Obaseki, represented by his Deputy, Philip Shaibu, made the promise on Tuesday when he hosted the executives of the African Youth Commission at Government House, Benin.
He said the way youths travel out of Nigeria to be used as slaves in their host countries was unacceptable.
Obaseki described human trafficking as “modern day slavery” and said one of the goals of his administration was to build the capacity of youths to enable them to compete favourably with their counterparts across the world.
“For us as a government, we believe we should reduce unemployment and also help to reduce illegal migration.
“For us, human trafficking is not acceptable, that is why we are trying to gather not only national, but international support to check this menace,” he told the officials of the Youth Commission.

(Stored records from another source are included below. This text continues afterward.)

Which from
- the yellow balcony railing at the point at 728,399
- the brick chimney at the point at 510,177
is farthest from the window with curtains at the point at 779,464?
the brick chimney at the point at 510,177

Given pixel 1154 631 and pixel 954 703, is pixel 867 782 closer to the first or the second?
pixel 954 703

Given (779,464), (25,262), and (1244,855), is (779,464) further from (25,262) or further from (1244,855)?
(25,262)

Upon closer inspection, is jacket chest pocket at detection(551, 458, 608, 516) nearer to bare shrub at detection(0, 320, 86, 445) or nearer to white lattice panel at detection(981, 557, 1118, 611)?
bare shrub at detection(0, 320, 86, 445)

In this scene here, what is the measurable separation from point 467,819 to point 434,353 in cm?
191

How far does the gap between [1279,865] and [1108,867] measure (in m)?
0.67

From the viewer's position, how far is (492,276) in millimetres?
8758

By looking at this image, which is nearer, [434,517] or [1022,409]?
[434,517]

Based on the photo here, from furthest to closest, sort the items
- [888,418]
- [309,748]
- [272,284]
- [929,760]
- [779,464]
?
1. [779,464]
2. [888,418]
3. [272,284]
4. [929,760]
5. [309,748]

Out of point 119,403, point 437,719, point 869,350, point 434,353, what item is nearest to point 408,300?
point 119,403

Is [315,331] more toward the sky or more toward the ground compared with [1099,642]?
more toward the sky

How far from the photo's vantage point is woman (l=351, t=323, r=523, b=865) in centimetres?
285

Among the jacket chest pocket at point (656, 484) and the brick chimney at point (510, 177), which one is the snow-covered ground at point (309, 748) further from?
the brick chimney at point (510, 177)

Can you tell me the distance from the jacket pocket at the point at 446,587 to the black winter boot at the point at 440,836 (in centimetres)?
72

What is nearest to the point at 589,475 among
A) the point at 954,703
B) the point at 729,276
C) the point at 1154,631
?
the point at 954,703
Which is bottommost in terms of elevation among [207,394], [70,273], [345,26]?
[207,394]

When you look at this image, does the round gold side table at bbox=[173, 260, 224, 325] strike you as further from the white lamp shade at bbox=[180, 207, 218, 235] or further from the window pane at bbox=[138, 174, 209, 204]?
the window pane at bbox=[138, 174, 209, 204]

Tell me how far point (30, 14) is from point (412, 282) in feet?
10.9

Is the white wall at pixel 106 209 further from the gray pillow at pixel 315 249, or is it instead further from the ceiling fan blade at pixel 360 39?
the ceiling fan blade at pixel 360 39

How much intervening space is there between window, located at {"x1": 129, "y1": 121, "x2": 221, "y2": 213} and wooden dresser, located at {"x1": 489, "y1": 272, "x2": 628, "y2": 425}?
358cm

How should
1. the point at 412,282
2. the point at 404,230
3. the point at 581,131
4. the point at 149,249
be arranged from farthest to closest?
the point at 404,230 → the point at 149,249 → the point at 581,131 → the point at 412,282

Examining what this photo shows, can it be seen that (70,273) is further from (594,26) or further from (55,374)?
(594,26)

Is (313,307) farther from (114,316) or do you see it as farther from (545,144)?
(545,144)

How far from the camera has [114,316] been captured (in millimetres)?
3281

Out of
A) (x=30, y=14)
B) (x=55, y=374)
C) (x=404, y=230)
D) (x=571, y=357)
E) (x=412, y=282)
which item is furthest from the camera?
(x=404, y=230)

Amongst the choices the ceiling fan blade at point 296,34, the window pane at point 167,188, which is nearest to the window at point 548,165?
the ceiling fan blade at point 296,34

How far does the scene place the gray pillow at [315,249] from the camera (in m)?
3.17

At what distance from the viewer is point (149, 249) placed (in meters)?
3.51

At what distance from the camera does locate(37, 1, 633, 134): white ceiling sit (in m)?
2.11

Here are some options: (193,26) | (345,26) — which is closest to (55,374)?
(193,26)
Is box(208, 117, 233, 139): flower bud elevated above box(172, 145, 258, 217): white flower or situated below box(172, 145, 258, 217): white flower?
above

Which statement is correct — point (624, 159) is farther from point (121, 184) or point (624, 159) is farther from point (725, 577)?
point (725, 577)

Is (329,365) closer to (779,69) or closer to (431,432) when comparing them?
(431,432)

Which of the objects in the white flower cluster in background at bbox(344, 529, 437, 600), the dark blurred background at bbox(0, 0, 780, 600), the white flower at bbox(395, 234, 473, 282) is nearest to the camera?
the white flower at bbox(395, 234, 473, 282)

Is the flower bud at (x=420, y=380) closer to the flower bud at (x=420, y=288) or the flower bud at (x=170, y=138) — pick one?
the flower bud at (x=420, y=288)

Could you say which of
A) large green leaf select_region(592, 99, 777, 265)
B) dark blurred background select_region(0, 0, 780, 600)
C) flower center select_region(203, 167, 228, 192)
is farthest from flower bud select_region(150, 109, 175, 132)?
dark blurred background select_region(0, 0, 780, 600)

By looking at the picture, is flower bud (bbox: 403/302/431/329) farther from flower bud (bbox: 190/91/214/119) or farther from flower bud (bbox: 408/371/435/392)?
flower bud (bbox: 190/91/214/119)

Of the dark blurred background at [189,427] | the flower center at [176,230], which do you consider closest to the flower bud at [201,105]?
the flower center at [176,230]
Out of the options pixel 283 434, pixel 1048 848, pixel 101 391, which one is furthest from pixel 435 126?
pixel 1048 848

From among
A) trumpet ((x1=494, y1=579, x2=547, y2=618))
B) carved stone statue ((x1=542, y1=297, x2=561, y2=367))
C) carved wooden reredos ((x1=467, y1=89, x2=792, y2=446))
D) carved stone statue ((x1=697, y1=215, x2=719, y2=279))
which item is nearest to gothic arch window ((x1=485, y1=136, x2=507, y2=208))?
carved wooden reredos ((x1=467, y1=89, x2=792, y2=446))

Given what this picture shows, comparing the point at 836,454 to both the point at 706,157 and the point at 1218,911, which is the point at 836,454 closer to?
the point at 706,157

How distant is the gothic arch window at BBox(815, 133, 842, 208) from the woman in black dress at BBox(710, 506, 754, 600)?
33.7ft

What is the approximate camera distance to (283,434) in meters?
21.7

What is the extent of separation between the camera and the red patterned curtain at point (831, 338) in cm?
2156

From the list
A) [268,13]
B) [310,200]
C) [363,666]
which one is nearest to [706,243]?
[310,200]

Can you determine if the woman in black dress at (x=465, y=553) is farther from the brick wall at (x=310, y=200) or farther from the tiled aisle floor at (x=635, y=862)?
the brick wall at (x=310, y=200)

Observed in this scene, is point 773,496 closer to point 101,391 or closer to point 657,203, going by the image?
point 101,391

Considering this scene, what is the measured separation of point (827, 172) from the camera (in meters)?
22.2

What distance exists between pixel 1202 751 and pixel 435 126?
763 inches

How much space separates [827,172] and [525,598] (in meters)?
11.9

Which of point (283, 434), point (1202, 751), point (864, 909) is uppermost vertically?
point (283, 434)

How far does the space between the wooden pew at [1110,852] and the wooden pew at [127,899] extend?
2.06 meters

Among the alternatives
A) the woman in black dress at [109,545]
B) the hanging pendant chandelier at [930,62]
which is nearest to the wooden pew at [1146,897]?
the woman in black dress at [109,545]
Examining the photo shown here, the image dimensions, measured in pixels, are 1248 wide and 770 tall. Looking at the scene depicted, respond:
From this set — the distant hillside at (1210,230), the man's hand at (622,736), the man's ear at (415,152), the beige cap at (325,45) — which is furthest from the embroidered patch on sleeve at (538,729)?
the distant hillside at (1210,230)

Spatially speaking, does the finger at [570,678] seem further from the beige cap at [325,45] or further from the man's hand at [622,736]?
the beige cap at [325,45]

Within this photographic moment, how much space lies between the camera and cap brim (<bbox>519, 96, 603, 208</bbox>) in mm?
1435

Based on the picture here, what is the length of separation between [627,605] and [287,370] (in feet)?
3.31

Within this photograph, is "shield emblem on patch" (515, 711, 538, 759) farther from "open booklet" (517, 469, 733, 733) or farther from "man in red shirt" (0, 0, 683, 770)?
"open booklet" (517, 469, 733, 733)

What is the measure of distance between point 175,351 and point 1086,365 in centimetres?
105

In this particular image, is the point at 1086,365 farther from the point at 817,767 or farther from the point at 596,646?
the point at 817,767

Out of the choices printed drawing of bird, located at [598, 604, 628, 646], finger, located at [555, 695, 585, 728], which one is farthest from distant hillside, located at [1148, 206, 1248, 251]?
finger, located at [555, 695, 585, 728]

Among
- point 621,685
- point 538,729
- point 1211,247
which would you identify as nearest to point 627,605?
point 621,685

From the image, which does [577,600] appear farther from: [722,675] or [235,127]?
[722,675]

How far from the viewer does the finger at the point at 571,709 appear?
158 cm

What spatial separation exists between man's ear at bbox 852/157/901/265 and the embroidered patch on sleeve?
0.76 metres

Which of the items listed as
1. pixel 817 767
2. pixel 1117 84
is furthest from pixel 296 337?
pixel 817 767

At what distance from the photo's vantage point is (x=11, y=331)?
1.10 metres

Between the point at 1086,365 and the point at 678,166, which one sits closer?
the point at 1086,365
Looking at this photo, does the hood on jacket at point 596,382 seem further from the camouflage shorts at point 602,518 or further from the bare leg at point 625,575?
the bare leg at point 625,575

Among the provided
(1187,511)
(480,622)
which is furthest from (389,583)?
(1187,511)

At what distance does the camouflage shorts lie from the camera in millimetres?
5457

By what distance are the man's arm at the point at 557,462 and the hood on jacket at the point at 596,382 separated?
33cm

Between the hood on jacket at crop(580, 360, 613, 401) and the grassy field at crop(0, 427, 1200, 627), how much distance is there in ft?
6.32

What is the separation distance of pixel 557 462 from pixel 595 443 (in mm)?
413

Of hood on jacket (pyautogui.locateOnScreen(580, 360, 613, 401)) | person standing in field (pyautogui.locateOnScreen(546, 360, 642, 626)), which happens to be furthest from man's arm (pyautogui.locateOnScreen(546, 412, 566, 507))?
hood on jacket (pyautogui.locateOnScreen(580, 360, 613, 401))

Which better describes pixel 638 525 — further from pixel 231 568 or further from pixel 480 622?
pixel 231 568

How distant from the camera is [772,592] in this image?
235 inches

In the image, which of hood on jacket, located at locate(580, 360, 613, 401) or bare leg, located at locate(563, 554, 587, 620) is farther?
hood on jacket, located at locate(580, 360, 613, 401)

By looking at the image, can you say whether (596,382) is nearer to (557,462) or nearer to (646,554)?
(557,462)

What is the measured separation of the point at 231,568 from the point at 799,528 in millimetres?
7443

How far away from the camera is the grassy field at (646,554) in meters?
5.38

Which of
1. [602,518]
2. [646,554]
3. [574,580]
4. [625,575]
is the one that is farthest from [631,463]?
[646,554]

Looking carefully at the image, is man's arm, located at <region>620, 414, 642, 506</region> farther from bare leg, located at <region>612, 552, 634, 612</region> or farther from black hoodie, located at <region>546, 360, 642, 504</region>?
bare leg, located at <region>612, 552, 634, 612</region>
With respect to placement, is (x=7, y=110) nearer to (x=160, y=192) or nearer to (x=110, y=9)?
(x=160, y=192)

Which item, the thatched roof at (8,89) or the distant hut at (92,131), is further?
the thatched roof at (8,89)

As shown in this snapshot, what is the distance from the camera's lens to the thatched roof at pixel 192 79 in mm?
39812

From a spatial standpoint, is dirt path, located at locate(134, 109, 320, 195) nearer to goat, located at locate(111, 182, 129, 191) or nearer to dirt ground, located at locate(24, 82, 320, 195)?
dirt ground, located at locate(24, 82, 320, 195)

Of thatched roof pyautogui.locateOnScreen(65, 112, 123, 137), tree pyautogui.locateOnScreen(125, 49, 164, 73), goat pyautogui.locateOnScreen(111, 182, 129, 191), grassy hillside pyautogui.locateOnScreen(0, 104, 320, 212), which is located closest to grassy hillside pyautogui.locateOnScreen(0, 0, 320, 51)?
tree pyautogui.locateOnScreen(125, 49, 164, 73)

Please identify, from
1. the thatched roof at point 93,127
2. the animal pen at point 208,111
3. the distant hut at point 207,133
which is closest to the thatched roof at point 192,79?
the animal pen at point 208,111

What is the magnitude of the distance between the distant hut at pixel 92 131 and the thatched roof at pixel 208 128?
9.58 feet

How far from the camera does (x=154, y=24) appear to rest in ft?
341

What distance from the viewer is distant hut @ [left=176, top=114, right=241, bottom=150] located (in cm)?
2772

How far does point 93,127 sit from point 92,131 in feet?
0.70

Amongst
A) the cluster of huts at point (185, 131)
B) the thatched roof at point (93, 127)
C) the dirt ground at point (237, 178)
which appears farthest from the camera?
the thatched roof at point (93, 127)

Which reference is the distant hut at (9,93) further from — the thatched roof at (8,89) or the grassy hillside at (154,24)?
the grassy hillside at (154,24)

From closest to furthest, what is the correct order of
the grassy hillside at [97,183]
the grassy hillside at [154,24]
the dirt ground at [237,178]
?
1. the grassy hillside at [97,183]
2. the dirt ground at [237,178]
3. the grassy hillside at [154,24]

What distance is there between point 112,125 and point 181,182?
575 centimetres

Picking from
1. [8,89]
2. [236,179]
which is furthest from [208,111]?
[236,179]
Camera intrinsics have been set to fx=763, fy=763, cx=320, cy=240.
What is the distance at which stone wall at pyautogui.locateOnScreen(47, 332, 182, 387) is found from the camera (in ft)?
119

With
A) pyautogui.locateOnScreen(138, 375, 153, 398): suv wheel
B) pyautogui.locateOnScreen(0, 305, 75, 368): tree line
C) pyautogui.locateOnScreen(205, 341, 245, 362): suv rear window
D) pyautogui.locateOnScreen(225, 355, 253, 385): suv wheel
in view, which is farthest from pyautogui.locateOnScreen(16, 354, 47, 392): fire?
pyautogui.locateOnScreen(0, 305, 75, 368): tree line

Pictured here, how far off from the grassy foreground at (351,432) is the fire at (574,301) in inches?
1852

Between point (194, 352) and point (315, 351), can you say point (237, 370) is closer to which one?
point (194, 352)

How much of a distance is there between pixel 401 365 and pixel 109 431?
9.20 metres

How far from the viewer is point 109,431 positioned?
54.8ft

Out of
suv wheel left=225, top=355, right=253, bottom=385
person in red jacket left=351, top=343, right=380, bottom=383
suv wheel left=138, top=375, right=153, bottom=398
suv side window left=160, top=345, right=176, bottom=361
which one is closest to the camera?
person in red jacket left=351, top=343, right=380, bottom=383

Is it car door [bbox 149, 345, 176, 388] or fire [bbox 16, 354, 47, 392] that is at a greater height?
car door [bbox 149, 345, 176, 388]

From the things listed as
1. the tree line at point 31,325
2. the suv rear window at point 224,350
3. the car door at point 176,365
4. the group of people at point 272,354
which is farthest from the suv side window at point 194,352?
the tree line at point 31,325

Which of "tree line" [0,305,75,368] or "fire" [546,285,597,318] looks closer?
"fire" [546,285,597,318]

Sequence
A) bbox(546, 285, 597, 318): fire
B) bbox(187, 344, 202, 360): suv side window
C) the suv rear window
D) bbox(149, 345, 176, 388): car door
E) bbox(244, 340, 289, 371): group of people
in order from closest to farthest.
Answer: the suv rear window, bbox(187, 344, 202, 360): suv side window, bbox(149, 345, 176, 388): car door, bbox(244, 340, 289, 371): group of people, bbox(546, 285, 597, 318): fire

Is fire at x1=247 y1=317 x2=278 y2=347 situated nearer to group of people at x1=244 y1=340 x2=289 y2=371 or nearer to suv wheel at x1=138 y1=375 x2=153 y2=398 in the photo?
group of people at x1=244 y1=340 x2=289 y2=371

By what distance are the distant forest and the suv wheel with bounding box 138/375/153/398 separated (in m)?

Obaseki said the government was investing massively in technical vocation and skills acquisition to ensure that the younger generation are adequately empowered to provide for themselves.
Earlier, the Secretary of the African Youth Commission, Dr Carl Oshodin, said the aim of the commission was to fight illegal migration.
The motive, according to him, is to support government at all levels and make poverty history in Edo State.
In the past three weeks, several Nigerians have died in the Mediterranean Sea while making efforts to enter Europe.
Also, at least 26 female Nigerians who died in the sea were buried in Europe last week.